As this year's Mother's Day came and went so quickly, my brain can't help but think of the LOVE of a MOTHER. And as usual, I put my ramblings here. On my blog. My online journey. Random Ramblings, my thoughts. Not usually many facts, just randomness.
I think of the overwhelming love that I have for my children (my Wyndham and my Paisley-still growing in my belly, kicking my bladder thank you very much). And I think of my mother and the love that I have for her and the Love that she has for her 4 girls. You love your mother, you always do and you can't remember a time where you didn't, you just do from birth (oh believe me I went through my teenage rebellion years but I always loved her). Your baby knows your smell and your voice and he or she knows this before he or she is even out of your womb- how crazy is that?! The moment I held Wyndham for the first time, I could calm her within minutes, she knew my voice and my smell. Even at just a few days old she could tell when I would hold her vrs when someone else would. Before I had Wyndham people would try to explain the love of a mother to me, and I thought I understood it, seeing as I have a mother and I had a baby in my belly and loved her already, and I loved my neices and nephew so much. But the moment you lay eyes on that baby and you hold her (or him) it is an instantaneous, unexplainable, crazy, crazy love. A love that I truly canNOT describe. You instantly know that you would give that being your last breathe, your every dollar and would fight like a lioness would for her (or "a momma bear" -as Ryan calls it- and it has come out in me a couple times, ok maybe more than a couple. I am protective whatev, Ryan finds it oh so humorous, but no big deal, i don't care!). And this love that you have for this child is shared between you and your husband. I loved Ryan so so much before we had Wyndham, I couldn't imagine loving him anymore, but having this child brings you to a whole other level that you didn't know existed in your relationship, and you love the father/mother of your child even more.

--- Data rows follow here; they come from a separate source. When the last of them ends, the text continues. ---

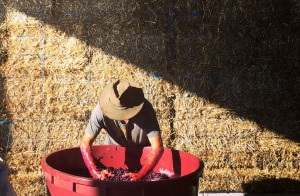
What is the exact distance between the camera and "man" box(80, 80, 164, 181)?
3.65 metres

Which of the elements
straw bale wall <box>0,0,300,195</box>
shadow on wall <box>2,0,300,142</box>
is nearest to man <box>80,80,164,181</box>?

Ryan said after I delivered Wyndham that I was so strong, I was his hero. To me it was no heroic act, it's what Mommas do, they carry their growing baby around for 9 months then squeeze a baby out of WHAT?! then keep going- do big deal (and for those of you who have not had children, don't listen to all the horror stories people want to tell you, it will probably be the most painful thing you do -that is true- but even so it's totally do-able, not that bad and totally worth it! you get a sweet sweet prize at the end. It all goes back to normal and if it was so bad I would not be doing this again in less then a 20 month span?!?! I think not, I'm a wimp). And sweet Ryan/Daddy is our prince in shining armor everyday. The way Wyndham lights up when he walks in the door in indescribable, so priceless. As a mother, you love your husband more for the way he loves your child.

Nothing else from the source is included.